Question

I neex help converting this from standard form into vertex f (x)=2x^2+36x+170

Answer 1

Y=2x^2+36x+170  setup equation this way to find the parabola.

Binomial should equal zero. Disregard the constant value of 170 and replace with c. So, 0=2x^2+36x+c is your equation.
Switch your x from right to left side showing 2x^2+36x=0, divide by two and simplify.  Setup like this: 2x^2/2 + 36x/2 = 0/2.  Becomes, x2 +36x/2=0/2.
Reduce common factors to equation reads x2+18x=0/2. Divide zero by two to get 0 so, it looks like this x^2+18x=0.
Create a trinomial square on the left side of equation, you must find a value equal to the square of half of b, coefficient of x which is (b/2)^2=(9)^2 add this term to each side of the equation to get x^2+18x+(9)^2=0+(9)^2. Simplify.
x^2+18x+81=81.  Now, factor the perfect trinomial square into (x+9)^2 into (x+9)^2=81.  Move the new constant to the left side equation.
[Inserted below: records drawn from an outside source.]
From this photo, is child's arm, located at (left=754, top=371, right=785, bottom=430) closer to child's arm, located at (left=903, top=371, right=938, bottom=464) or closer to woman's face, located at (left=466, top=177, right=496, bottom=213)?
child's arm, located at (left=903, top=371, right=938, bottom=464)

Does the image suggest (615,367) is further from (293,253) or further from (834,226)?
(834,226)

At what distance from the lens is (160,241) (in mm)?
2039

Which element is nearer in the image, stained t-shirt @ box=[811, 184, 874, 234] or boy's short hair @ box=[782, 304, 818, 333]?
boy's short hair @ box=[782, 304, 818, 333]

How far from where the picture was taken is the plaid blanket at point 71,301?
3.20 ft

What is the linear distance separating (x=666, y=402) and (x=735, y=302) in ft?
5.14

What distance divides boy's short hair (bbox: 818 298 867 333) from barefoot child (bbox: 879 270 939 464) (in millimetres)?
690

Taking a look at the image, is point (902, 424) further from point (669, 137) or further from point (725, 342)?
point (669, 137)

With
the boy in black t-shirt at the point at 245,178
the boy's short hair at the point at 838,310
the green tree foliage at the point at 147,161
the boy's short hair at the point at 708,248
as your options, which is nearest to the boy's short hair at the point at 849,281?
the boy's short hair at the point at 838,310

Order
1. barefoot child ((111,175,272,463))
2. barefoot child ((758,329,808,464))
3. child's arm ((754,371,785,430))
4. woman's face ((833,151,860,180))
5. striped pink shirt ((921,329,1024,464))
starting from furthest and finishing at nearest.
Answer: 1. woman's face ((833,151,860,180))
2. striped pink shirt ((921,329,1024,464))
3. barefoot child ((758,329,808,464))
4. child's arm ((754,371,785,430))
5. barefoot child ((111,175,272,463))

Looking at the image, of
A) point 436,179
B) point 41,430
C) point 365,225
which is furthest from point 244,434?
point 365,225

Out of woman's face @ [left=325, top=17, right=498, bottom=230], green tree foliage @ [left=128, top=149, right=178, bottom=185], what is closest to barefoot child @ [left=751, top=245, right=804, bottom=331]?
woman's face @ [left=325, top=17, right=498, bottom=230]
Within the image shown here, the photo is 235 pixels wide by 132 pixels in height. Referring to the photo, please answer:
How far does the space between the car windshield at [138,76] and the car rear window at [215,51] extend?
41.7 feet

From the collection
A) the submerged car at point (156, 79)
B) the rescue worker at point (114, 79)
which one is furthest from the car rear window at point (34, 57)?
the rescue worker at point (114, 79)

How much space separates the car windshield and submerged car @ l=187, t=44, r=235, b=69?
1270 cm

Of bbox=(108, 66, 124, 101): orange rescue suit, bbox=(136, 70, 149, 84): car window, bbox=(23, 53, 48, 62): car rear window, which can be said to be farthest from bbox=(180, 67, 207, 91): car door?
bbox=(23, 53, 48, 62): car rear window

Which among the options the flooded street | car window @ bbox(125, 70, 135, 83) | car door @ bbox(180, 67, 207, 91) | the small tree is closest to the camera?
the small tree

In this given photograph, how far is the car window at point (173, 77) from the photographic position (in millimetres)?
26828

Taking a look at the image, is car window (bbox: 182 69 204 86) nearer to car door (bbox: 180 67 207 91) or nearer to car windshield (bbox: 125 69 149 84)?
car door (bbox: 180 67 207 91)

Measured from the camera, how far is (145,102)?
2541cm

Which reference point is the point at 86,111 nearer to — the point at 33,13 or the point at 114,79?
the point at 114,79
Becomes, 
2(x+9)^2 - 162=0.  Now, add the original constant to the new constant to get
2(x+9)^2 - 162+170=0.  You must complete the square in the expression
2x^2+36x+170 for 2(x+9)^2 + 8.  Now, reorder the right side of the equation, matching the vertex form of a parabola which is y=2(x+9)^2+8.  You must use the vertex form y=a(x-h)^2+k to figure out the values of a, h, and k.
a=2   h=-9   k=8   the vertex of (h, k) is (-9,8).